Promoting Social Justice Through Service Learning

Published in:

A National Symposium

November 20–21, 2015

New York University
Washington, D.C.


As of the end of spring 2015, over 200 Farmingdale State College Architecture and Construction Management students have served the community by producing existing condition construction drawings of nonprofits’ buildings, including veterans’ facilities and senior centers, on Long Island. Students bond with their community partners while perfecting their skills. Their drawings have enabled the local veterans’ facilities to receive over $500K in government funding for much needed renovation of facilities, and also aided local government in space planning and emergency preparedness for super storm Sandy and other storms. The goal of this article is to provide an update on the service learning project and its outcomes in a construction design course at Farmingdale State College.


Martin Luther King, Jr., once said, “Everyone has the power for greatness, not for fame, but greatness, because greatness is determined by service.” The benefit of service learning is that it joins the goals of learning and service into one applied learning project. Service learning is defined by Bringle & Hatcher (1995) as:

A course-based, credit-bearing educational experience in which students participate in an organized service activity that meets identified community needs, and reflect on the service activity in such a way as to gain further understanding of course content, a broader appreciation of the discipline, and an enhanced sense of personal values and civic responsibility.

From 2009 to 2015, 208 architectural engineering technology and construction management engineering technology students at Farmingdale State College, State University of New York, have completed a service learning project in a sophomore course titled Construction Design. An additional 22 freshman Graphics I students manually drafted existing condition drawings of one veterans’ facility. The initial projects—preparing existing condition drawings for twelve veterans’ facilities and senior centers—were the focus of the author’s presentation “Benefits of Embedding Service Learning Projects into a Construction Design Course,” delivered at the 2010 Faculty Resource Network (FRN) National Symposium, “Engaging Students in the Community and the World,” and published in the FRN’s online publication of the same title (LoPiccolo, 2010). An update to this project was presented as part of the panel breakout session “Social Justice Across Farmingdale State College: In the Classroom, Via Co-Curricular Efforts, and through Community Outreach” at the Faculty Resource Network 2015 National Symposium, “Advancing Social Justice From Classroom to Community,” held in Washington D.C., November 20-21, 2015. The purpose of this article is to give a synopsis of this presentation.

§ Record extracts
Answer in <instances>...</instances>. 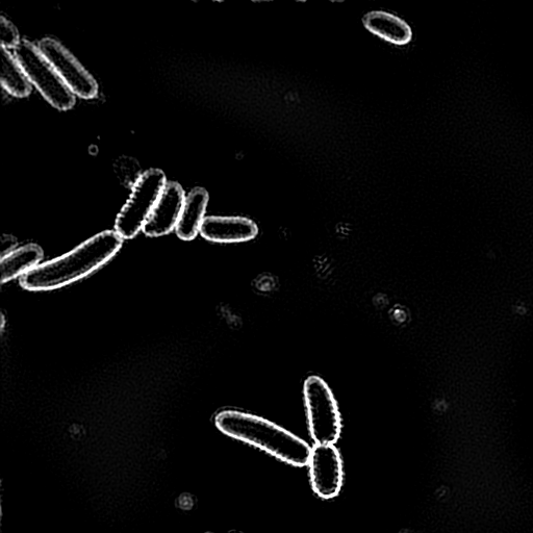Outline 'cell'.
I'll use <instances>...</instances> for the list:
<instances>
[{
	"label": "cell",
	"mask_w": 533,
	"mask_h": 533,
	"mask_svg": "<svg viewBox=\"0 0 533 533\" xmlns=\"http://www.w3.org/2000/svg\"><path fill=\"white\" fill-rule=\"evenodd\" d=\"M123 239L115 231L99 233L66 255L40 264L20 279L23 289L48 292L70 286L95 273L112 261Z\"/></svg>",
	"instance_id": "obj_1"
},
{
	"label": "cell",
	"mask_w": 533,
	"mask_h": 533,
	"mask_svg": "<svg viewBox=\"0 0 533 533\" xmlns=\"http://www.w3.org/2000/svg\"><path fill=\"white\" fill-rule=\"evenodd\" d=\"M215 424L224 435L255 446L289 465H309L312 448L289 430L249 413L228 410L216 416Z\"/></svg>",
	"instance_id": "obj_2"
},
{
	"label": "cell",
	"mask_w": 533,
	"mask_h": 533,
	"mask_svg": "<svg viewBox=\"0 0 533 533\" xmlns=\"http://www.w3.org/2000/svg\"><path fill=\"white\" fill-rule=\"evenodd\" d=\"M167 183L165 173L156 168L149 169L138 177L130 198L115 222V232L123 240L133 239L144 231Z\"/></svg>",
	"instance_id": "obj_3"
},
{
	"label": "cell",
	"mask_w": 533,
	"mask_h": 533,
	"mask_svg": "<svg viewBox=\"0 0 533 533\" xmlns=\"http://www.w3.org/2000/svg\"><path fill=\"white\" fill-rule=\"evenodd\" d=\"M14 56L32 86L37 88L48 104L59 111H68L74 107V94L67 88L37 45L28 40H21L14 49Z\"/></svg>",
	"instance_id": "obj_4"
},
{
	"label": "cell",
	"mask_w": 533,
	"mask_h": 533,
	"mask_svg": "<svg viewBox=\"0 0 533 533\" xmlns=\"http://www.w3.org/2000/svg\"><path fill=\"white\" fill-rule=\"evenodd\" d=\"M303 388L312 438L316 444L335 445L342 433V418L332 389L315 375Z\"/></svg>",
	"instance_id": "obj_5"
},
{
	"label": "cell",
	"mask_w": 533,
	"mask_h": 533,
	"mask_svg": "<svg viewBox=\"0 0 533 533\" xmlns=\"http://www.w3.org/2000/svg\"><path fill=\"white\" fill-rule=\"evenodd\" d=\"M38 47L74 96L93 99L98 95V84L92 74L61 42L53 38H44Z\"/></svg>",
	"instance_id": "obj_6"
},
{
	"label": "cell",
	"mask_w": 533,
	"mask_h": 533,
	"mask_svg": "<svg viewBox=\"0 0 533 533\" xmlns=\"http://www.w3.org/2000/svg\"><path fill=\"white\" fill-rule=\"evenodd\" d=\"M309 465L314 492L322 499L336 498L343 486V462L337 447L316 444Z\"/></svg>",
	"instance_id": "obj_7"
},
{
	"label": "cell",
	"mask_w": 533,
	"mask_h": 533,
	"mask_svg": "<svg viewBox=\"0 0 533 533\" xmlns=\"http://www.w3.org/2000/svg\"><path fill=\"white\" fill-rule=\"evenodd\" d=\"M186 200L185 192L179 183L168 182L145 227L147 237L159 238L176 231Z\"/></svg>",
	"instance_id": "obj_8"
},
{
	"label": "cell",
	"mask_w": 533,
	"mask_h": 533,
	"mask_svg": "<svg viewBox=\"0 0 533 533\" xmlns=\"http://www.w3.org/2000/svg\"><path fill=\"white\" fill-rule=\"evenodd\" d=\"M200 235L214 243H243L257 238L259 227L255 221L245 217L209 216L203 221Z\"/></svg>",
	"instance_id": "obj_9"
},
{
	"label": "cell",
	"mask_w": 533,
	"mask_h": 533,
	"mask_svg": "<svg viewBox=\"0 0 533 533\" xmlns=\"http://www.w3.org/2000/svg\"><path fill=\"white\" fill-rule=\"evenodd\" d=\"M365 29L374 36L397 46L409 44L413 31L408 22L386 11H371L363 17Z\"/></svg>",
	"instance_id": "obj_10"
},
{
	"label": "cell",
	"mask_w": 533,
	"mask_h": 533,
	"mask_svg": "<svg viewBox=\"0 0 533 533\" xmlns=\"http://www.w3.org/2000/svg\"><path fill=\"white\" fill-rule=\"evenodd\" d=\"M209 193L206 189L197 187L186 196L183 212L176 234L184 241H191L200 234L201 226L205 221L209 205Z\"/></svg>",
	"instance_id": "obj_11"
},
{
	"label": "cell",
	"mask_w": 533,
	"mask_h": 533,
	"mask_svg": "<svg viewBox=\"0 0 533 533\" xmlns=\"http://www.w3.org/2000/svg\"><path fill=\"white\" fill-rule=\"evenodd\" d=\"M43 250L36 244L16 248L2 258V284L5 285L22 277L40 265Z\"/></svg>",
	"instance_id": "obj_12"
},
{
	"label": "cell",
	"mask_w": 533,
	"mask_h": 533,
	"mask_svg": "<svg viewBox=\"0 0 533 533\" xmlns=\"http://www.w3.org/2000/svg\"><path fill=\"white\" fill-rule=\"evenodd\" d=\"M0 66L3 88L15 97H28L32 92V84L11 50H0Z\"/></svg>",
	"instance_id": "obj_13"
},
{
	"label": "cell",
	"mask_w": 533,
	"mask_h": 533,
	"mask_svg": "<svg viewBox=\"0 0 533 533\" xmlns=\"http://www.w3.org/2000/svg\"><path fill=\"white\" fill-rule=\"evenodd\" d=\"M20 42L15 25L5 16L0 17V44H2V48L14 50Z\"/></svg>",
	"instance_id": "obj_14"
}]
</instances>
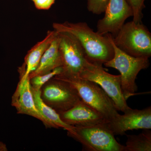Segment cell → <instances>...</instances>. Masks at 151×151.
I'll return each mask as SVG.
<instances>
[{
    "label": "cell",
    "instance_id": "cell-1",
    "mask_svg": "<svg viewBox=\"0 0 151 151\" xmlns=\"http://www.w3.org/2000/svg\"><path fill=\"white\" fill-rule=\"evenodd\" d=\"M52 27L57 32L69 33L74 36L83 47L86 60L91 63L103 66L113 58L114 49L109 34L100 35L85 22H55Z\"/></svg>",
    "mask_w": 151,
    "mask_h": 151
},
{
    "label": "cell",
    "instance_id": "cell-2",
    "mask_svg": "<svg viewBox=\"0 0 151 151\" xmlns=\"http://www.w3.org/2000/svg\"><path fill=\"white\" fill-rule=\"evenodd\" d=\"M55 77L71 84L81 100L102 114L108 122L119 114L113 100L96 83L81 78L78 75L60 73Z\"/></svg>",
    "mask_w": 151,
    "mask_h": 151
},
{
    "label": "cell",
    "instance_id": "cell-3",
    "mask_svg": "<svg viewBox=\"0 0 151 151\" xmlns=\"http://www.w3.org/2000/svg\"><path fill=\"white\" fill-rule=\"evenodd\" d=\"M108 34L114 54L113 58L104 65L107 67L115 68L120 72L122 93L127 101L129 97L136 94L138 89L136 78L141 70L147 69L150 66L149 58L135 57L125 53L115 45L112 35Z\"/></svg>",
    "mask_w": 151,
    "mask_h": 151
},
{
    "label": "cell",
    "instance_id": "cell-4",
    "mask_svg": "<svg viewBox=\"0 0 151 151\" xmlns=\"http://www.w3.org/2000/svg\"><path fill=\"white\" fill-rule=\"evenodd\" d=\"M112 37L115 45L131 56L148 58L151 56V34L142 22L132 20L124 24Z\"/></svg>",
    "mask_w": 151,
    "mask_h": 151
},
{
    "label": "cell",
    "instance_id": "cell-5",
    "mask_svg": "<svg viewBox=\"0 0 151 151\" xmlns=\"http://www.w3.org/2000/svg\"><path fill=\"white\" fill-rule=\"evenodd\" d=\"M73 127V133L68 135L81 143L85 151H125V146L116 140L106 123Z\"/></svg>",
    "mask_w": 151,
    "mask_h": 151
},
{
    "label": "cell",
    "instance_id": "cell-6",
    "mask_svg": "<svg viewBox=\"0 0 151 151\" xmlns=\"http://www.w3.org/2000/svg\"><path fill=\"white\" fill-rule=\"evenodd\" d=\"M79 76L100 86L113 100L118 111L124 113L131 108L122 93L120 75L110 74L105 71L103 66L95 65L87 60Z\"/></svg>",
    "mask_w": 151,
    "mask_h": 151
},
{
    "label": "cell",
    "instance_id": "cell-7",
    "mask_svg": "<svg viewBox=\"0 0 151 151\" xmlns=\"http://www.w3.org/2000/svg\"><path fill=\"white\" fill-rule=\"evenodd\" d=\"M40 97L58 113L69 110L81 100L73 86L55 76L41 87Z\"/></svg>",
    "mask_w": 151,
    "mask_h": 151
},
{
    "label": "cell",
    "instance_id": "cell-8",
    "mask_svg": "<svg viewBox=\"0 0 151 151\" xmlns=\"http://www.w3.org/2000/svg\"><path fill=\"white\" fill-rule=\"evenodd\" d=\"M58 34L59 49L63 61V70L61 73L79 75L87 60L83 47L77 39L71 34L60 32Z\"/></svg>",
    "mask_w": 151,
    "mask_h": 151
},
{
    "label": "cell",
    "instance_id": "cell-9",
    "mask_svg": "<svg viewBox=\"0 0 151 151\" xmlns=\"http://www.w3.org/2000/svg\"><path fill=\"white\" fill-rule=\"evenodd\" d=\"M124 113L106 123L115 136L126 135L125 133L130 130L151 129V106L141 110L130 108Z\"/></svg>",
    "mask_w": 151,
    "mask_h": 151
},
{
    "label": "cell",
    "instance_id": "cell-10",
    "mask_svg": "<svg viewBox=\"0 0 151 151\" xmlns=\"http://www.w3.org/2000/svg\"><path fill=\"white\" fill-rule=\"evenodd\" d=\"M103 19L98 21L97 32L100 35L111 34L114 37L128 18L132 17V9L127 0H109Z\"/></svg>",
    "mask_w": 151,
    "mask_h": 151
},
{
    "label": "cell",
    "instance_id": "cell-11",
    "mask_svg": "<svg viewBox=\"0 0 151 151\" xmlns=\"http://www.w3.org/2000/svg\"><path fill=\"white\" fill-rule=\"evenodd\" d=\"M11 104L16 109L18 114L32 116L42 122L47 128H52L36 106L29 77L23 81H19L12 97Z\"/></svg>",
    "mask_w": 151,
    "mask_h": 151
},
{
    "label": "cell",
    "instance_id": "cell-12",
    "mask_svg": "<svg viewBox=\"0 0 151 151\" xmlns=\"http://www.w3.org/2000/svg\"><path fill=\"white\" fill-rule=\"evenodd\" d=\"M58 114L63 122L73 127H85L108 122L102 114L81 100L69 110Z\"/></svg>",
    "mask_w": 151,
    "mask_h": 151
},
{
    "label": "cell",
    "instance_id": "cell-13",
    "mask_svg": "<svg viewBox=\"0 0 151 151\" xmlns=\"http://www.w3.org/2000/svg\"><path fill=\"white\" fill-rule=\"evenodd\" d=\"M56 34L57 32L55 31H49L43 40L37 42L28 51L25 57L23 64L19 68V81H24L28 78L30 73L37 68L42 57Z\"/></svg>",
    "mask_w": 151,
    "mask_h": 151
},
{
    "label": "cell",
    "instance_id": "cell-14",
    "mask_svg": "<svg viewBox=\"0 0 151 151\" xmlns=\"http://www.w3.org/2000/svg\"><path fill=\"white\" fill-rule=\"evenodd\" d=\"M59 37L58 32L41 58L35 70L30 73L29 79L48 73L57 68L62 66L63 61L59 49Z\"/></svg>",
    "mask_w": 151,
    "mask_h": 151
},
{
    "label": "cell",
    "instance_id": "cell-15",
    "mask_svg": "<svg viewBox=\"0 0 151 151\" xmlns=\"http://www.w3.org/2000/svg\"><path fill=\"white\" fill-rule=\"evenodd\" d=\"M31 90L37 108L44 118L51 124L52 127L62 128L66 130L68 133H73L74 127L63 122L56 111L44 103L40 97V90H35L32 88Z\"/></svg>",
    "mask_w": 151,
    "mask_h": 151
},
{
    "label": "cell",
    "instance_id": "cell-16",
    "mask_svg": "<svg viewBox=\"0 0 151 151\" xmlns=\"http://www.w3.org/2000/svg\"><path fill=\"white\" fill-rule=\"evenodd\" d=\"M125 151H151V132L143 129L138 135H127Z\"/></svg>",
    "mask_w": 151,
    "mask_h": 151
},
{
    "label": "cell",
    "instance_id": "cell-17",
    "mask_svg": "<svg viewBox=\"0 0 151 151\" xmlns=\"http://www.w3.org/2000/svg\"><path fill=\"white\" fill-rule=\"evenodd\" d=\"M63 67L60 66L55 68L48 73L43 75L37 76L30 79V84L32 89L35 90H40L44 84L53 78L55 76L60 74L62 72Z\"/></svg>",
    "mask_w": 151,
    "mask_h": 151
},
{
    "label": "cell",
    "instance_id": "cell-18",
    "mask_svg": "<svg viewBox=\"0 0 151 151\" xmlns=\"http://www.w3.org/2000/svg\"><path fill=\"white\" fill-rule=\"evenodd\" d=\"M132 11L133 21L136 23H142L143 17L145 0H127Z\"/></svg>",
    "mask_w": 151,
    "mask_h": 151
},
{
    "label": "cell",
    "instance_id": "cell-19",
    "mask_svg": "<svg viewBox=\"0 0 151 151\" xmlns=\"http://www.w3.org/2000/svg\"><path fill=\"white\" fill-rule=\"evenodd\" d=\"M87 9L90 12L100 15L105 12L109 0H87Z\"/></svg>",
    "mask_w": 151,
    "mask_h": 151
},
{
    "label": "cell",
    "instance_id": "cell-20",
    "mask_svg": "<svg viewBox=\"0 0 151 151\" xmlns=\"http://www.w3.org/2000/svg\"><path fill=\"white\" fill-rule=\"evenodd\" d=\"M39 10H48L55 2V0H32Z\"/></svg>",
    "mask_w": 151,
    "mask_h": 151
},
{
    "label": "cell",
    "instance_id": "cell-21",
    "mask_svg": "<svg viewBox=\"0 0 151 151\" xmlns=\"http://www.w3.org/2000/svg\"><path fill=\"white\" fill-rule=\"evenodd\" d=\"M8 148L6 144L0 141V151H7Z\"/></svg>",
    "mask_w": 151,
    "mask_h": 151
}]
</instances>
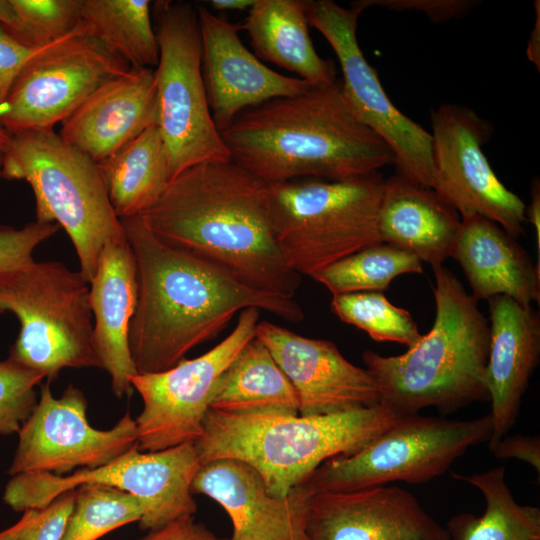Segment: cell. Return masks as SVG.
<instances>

§ To-do list
1) Transcribe everything in the service learning article from "New York University" down to "Farmingdale State College.".
2) According to the service learning article, how much government funding did the students' drawings enable the local veterans' facilities to receive?
The rows were taken from a separate source.

§ Results
1)
New York University
Washington, D.C.


As of the end of spring 2015, over 200 Farmingdale State College Architecture and Construction Management students have served the community by producing existing condition construction drawings of nonprofits’ buildings, including veterans’ facilities and senior centers, on Long Island. Students bond with their community partners while perfecting their skills. Their drawings have enabled the local veterans’ facilities to receive over $500K in government funding for much needed renovation of facilities, and also aided local government in space planning and emergency preparedness for super storm Sandy and other storms. The goal of this article is to provide an update on the service learning project and its outcomes in a construction design course at Farmingdale State College.

2) Over $500K